The narratives of New World immigrants are often reminiscent of the minority narrative in addition to the immigrant narrative. In their roots, minorities differ from immigrants by in which way they came to America. Immigrants come here voluntarily while minorities came to American involuntary and were involved in some sort of force or removal. Minorities have a history of oppression and exploitation due to color discrimination, by the dominant culture. The dominant culture associates people through a color code, most often seen through skin color. New World immigrant’s skin tones are much darker than the dominant culture’s pale tone and immigrants like Afro-Caribbeans are often associated with the African-American minority by way of the color code and, in turn, suffer the same injustices, “they lashed out at it for the racism they encountered” (Marshall, Poets). In “Barbie-Q,” the perfect, blonde dolls represent perfection whereas the dolls must be turn brown, imperfect and deformed in order for the Mexican Americans to own them. New World immigrants identify with the prejudices of minorities due largely in part to the established color code.

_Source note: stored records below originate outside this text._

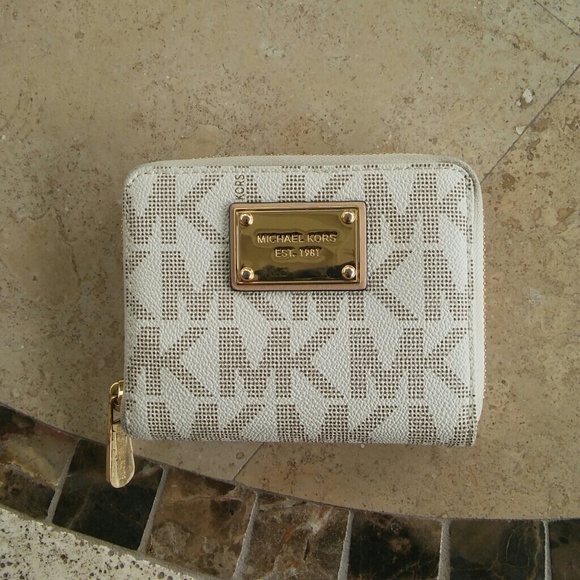 One hour sale**👍🎉🎊Michael Kors wallet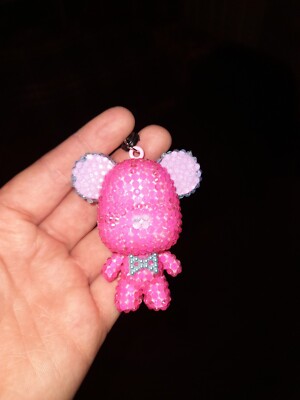 Handgefertigter Schlüsselanhänger mit großem Kopf rosa und lila leuchtend 3 mm Strasssteine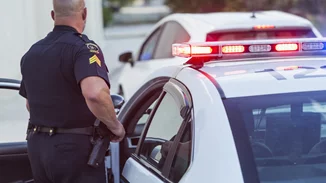 Κερατσίνι | Χειροπέδες σε 55χρονο που απειλούσε ανήλικους με μαχαίρι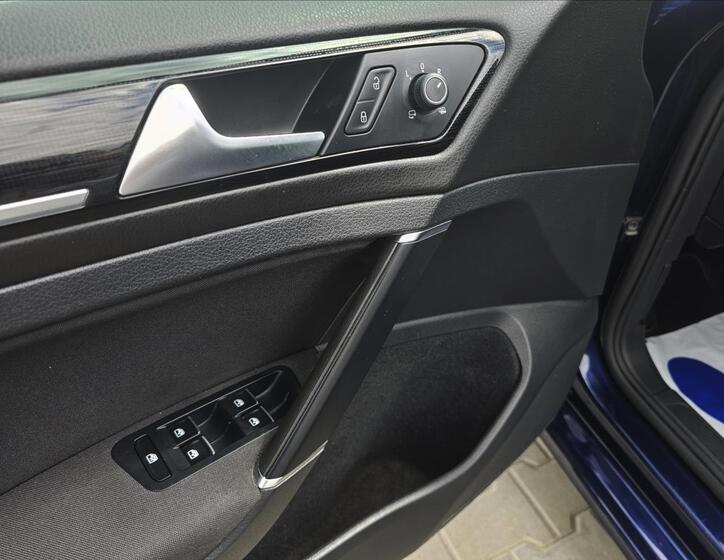Volkswagen Golf 13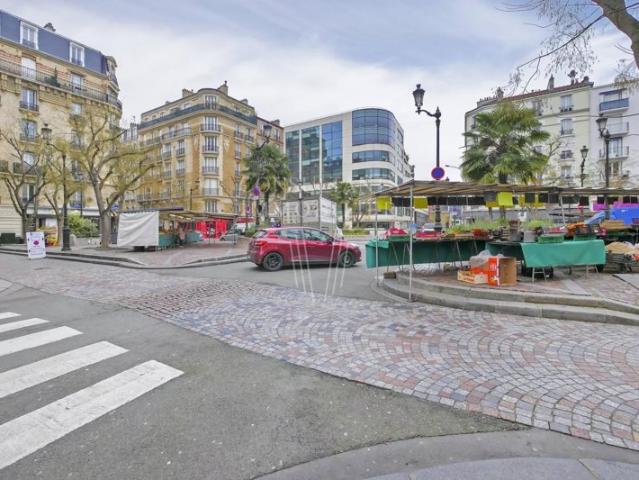 PLACE JEAN ZAY. DEUX PIÈCES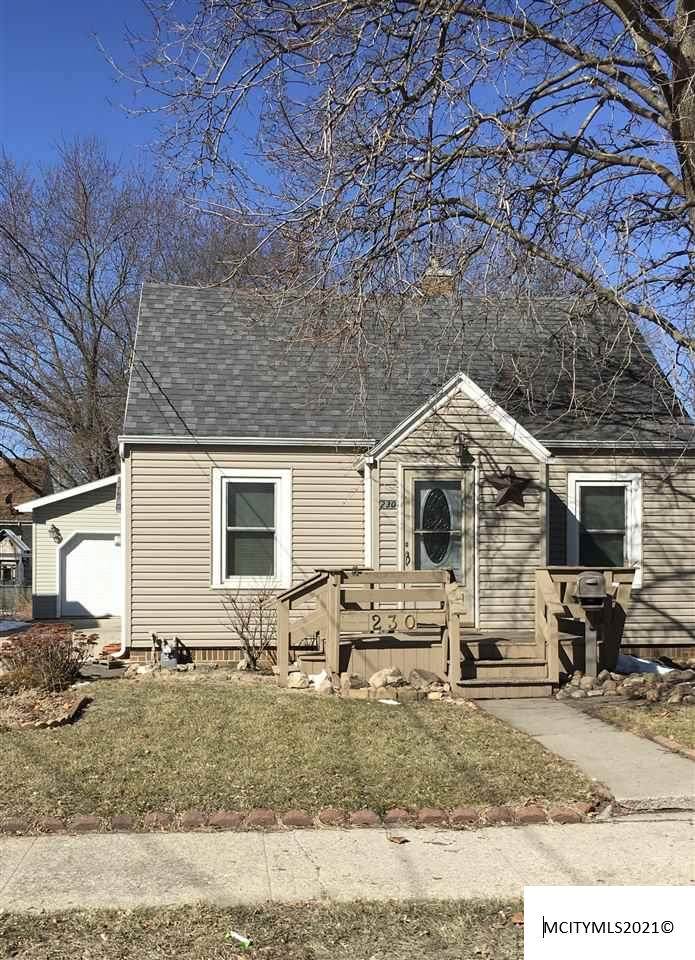 230 Indiana - Photo 1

          New World immigrants tend to blur the lines of both Old World immigrant and minority narratives. Their attitudes and narratives are a blend of immigrant and minority experiences. Because they identify with so much of the minority narrative, the dominant culture has a hard time accepting them as immigrants. America was founded on immigrants, immigrancy is ingrained in our blood. We need immigrants in order for the rest of the world to see us as “America: The Great Land of Opportunity.” But we need immigrants to be who the dominant culture pictures, immigrants who “wrap their babies in the American flag,/ feed them mashed hot dogs and apple pie” (Pat Mora, “Immigrants”). New World immigrants do not fit into America’s picture-perfect immigrant mold and the dominant culture now finds itself torn between resentment and acceptance.